WWE's Attitude Era Vol. 2 is out now on DVD (There's a Blu Ray version too), available from www.wwedvd.co.uk. The three disc set features twenty nine matches and five segments from the Attitude Era, from between 1997 and 2000, with a interviews from a number of the era's stars interspersed throughout. The set includes matches featuring the likes of Shawn Michaels, The Hardy Boyz, Chris Jericho, The Legion of Doom, The Undertaker and more.
Unlike the original Attitude Era set, Vol. 2 takes the form of a match compilation, originally presented by the dull flannel that is Michael Cole, whilst a series of interviews are placed in between the matches. Sometimes the interviews connect nicely with the following match, such as Sunny talking about managing LOD 2000 before a LOD 2000 bout or Mark Henry introducing a series of vignettes demonstrating the "Sexual Chocolate" gimmick. However, there is a number of the interviews that feel very thrown together, as if these are parts of interviews that WWE Home Video simply had knocking around from previous sets, such as Chris Jericho talking about his WWE debut, after we've just seen a Chris Jericho match on the set and a completely random story from Ron Simmons. There's also a real lack of star power in terms of interviews, with short clips of The Rock and Chris Jericho the only real appearances from major stars, and whilst it is nice to hear from guys like The Godfather and X-Pac, having the majority of the main event stars missing does give this set a slightly second rate feel. Throw into the mix the random clippings of interviews and it's difficult to feel that this set has been given the love and attention that it needed. The presentation really let's it down.

Data drawn from a collection:
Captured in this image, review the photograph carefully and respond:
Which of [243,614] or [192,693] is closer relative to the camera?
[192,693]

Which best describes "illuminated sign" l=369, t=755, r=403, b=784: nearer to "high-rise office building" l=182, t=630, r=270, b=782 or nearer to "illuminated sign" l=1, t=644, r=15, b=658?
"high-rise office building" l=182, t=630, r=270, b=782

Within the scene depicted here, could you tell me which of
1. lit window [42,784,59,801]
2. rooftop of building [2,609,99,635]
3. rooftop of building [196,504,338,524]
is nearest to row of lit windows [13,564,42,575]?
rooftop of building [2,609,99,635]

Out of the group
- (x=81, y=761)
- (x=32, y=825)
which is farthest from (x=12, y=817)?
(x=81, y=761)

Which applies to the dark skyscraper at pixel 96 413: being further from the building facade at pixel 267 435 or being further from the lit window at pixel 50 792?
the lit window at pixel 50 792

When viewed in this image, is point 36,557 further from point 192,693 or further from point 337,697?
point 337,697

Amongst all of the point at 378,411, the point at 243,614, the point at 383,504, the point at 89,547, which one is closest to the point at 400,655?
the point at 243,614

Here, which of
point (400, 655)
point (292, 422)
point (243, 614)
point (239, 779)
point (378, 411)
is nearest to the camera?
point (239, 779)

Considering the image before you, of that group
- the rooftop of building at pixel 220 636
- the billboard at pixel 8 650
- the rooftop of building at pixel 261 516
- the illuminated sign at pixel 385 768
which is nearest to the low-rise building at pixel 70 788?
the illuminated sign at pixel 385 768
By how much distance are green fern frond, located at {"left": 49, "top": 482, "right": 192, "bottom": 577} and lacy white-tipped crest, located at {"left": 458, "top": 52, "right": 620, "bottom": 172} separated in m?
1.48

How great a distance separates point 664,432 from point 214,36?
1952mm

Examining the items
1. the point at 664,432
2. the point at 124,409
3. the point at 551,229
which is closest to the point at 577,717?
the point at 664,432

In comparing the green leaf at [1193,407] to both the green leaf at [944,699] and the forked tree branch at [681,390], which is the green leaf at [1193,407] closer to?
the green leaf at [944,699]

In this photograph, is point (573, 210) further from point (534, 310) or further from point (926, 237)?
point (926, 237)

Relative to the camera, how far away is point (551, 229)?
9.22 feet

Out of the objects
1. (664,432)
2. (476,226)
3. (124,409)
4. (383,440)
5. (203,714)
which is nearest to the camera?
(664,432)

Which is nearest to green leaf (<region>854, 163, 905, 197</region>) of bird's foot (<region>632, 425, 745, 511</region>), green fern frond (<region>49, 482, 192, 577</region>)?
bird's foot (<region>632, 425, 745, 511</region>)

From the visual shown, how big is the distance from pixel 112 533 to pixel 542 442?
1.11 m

Tasks
**a.** Identify each line in the entries above that contains the string "closer", and copy those lines out. Treat uppercase and lowercase as different.
**b.** Go on with the review of the WWE Attitude Era Vol. 2 DVD set, starting after its last sentence.

Exercise responses
**a.**
Which of [243,614] or [192,693] is closer relative to the camera?
In comparing the green leaf at [1193,407] to both the green leaf at [944,699] and the forked tree branch at [681,390], which is the green leaf at [1193,407] closer to?

**b.**
|Mike Tyson - Not on this set (but part of the press pack, so there)|
The Matches and Segments
The set kicks off with a Bikini Contest from the 1997 Slammy Awards, with Sable, Marlena and The Funkettes, to get over that the Attitude Era was all about frustrated teenage boys. Vince McMahon on commentary is hilarious with quips such as "She is looking mighty fine" being the pick of the bunch. Luckily, we get some wrestling next as Owen Hart and Shawn Michaels battle on a December 1997 episode of Raw. It's a grudge match style bout, happening a mere month after the Montreal Screwjob, with some great wrestling sequences and Hart's offence looking superb, this is a decent TV match and a good way to start the wrestling content. The New Age Outlaws take on the team of Cactus Jack and Chainsaw Charlie on a January 1998 Raw in a basic and dull brawl, that is almost saved by the everything going nuts after the match.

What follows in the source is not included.